Officials say proposed state budget cuts would hurt DC land and water conservation efforts
By LeAnn R. Ralph
MENOMONIE — Land and water conservation efforts are so much of a partnership between state and county agencies and other organizations that state budget cuts would have broad impacts.
“It’s impossible to grab onto because so many parts are being affected,” said Dan Prestebak, Dunn County conservationist, at the Dunn County Planning, Resources and Development Committee meeting March 24.
Reductions in the state budget to the Department of Natural Resources, UW-Extension and the state’s land stewardship program would have a significant impact on the environment, said Bob Walter, county board supervisor from Menomonie and chair of the PRD committee.

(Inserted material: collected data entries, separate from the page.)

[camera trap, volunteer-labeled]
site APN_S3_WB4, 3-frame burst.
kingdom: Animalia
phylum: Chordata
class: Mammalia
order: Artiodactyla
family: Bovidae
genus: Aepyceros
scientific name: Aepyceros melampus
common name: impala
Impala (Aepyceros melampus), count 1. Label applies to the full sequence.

For example, the positions filled by Dan Zerr, Lower Chippewa River Basin educator through UW-Extension, and Julia Olmstead, farmer-led watershed council coordinator, could be eliminated, Walter said.
Many of the programs, projects and initiatives have taken years to develop.
Improving the water quality of Tainter Lake and Lake Menomin, for instance — both listed by the federal Environmental Protection Agency as impaired waters — is the goal of the Red Cedar River Watershed’s Total Maximum Daily Load (TMDL). The TMDL has been in the works for more than a decade.
For starters, the $25,000 grant that supports the farmer-led watershed council’s efforts would most likely disappear, Prestebak said.
The money is part of a lake management grant from the DNR, he noted.
Another $15,000 that the Joint Finance Committee restored two years ago would also be lost in the current budget proposal, he said.
The state budget does contain a $250,000 provision for farmer-led watershed councils, but the budget is exceptionally vague on how the money would be administered, he said.
The $250,000 is for the whole state, but Prestebak said he did not know if the budget intended the money to be used for farmer incentives or if it would be used for staff.
In either case, dividing $250,000 by 72 counties would leave about $3,500 per county.
Since the DNR would cut money from UW-Extension for water quality, the cut would affect the staff for the TMDL plan and the coordinator for the farmer-led watershed councils, Prestebak said.
The governor’s proposed budget also would take the rule-making authority and policy authority away from the Natural Resources Board and the Department of Agriculture, Trade and Consumer Protection Board and make those boards advisory, he noted.
The budget is “purposely designed for impacts,” Prestebak said.
The county could perhaps absorb the loss of the $15,000, Walter said.
Prestebak agreed. “It will not put us into a corner.”
The state legislature’s Joint Finance Committee has been holding public hearings on the proposed budget.
Conservation has not been very well represented at the budget hearings, said Dick Lamers, past president of the Tainter Menomonie Lake Improvement Association.
People who like to fish and hunt will suffer the impacts of budget reductions to land and water conservation, but they are not represented at the budget hearings, he said.
“We cannot afford to work in reverse,” Lamers said.
Philanthropic organizations will be less inclined to give grants if state government cuts funding, said Tom Quinn, county board supervisor from Downing, a member of the PRD committee, and the executive director of the Wisconsin Farmers Union.
Farmers need staff support, he said.
Dunn County land conservation would not plan to drop staff for the watershed efforts, but the county could lose the farmer-led watershed council coordinator, Prestebak said.
“For some inexplicable reason (state legislators) do not see land and water conservation as important,” Quinn said.